● **Stored data**:
- Opening Delimiter -
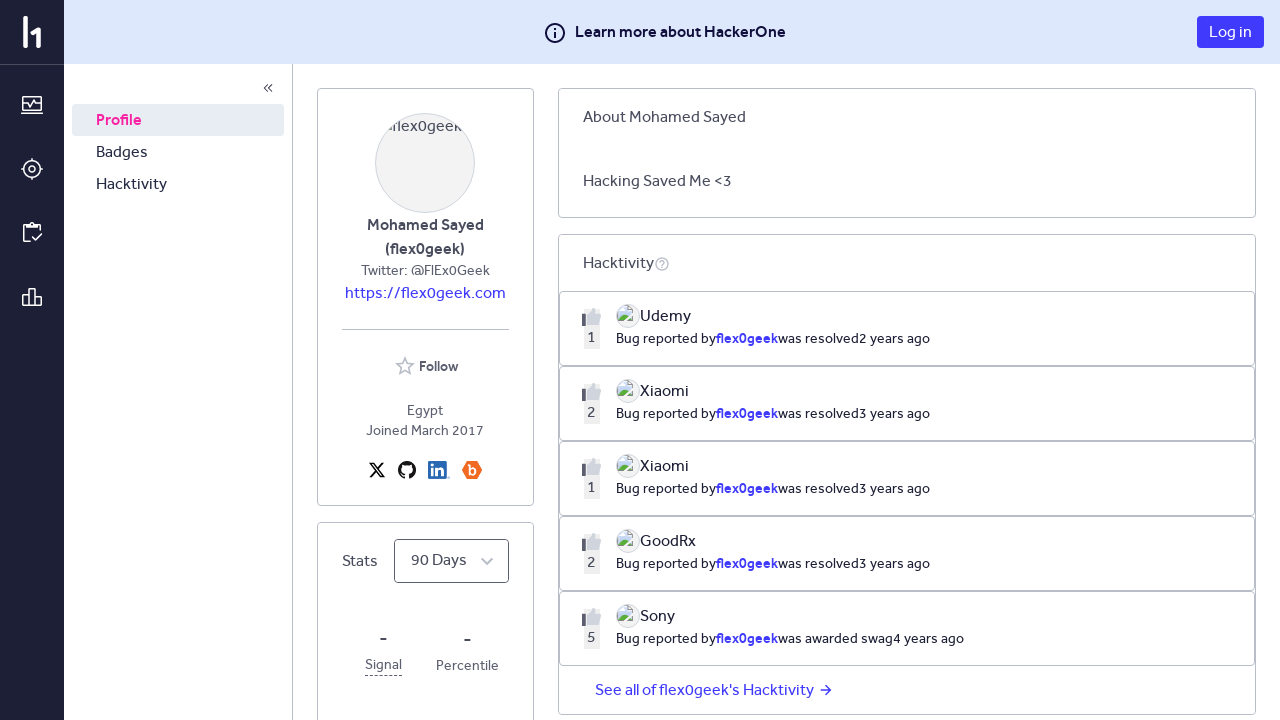

--- FILE ---
content_type: text/html; charset=utf-8
request_url: https://hackerone.com/flex0geek
body_size: 101
content:
<!DOCTYPE html>
<html lang="en">
<head>
  <!--[if lte IE 8]>
  <meta http-equiv="refresh" content="0; url=/browser-not-supported.html">
  <![endif]-->

  <meta charset="utf-8">
    <meta name="referrer" content="origin-when-cross-origin">
  <meta name="viewport" content="width=device-width, user-scalable=yes, initial-scale=1">
  <meta name="apple-mobile-web-app-capable" content="yes">
    <meta property="og:title" content="HackerOne profile - flex0geek" />
  <meta property="og:type" content="profile" />
  <meta property="og:description" content="Twitter: @FlEx0Geek - https://flex0geek.com" />
  <meta property="og:url" content="https://hackerone.com/flex0geek" />
  <meta property="og:profile:username" content="flex0geek" />
  <meta property="og:image" content="https://profile-photos.hackerone-user-content.com/variants/dv3ydksa2wo1nyqstlxw4dsqc8sq/4ac84fbe897190579a137d0cf55152b233cdd4f9984435bd80ef67e5e51a0586">
  <meta property="description" content="flex0geek's profile that highlights the hacker's bug reporting track record and reputation on the HackerOne platform" />
  <meta name="twitter:card" content="summary" />
  <meta name="twitter:site" content="@Hacker0x01" />
  <meta name="twitter:title" content="HackerOne profile - flex0geek" />
  <meta name="twitter:description"
        content="Twitter: @FlEx0Geek - https://flex0geek.com" />
  <meta name="twitter:image" content="https://profile-photos.hackerone-user-content.com/variants/dv3ydksa2wo1nyqstlxw4dsqc8sq/4ac84fbe897190579a137d0cf55152b233cdd4f9984435bd80ef67e5e51a0586" />


  <title>HackerOne</title>

  <meta
    name="slack-app-id"
    content="A0BFC2YUS" >
    <meta
      name="sentry-release-id"
      content="f1e2876" >
  <meta property="og:site_name" content="HackerOne" >
  <meta property="fb:app_id" content="345444188982280" >
  <meta name="csrf-param" content="authenticity_token" />
<meta name="csrf-token" content="jZ9F5NXpaaAnlVRyVBU2Vx3sAG7sD0AF8U1qdGWIc3SAtSSHBBIL2LPvz7bcn_YcWuzcheytvkphXrDYmA4G7w" />
    <link rel="stylesheet" href="/assets/static/main_css-GoHf4buE.css" media="all" />
    <link rel="stylesheet" href="/assets/static/main_js-Bh5gb-Ki.css" media="all" />
  
  <script src="/assets/constants-aee64f87a504b17e156f5f0037299d03c31fb510d685c062db38d4724ff006f1.js" integrity="sha256-BmyTmu+gcuH55/cn5k0U7/L7ojYIv6Es8BteOfZObGM="></script>
    <script type="module" src="/assets/static/main_js-YgxsbFDm.js"></script>
  <base target="_parent" >
</head>
<body class="js-application controller_users action_show _layout signed-out non-boxless" data-locale="en">

  <div class="js-application-root full-size"></div>
  <noscript>
  <div class="js-disabled">
    It looks like your JavaScript is disabled. To use HackerOne, enable JavaScript in your browser and refresh this page.
  </div>
</noscript>

  
</body></html>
- Closing Delimiter -
● **Your goal**:
As you read the records above, find each line that contains "stylesheet" and copy it.

● **Task answer**:
    <link rel="stylesheet" href="/assets/static/main_css-GoHf4buE.css" media="all" />
    <link rel="stylesheet" href="/assets/static/main_js-Bh5gb-Ki.css" media="all" />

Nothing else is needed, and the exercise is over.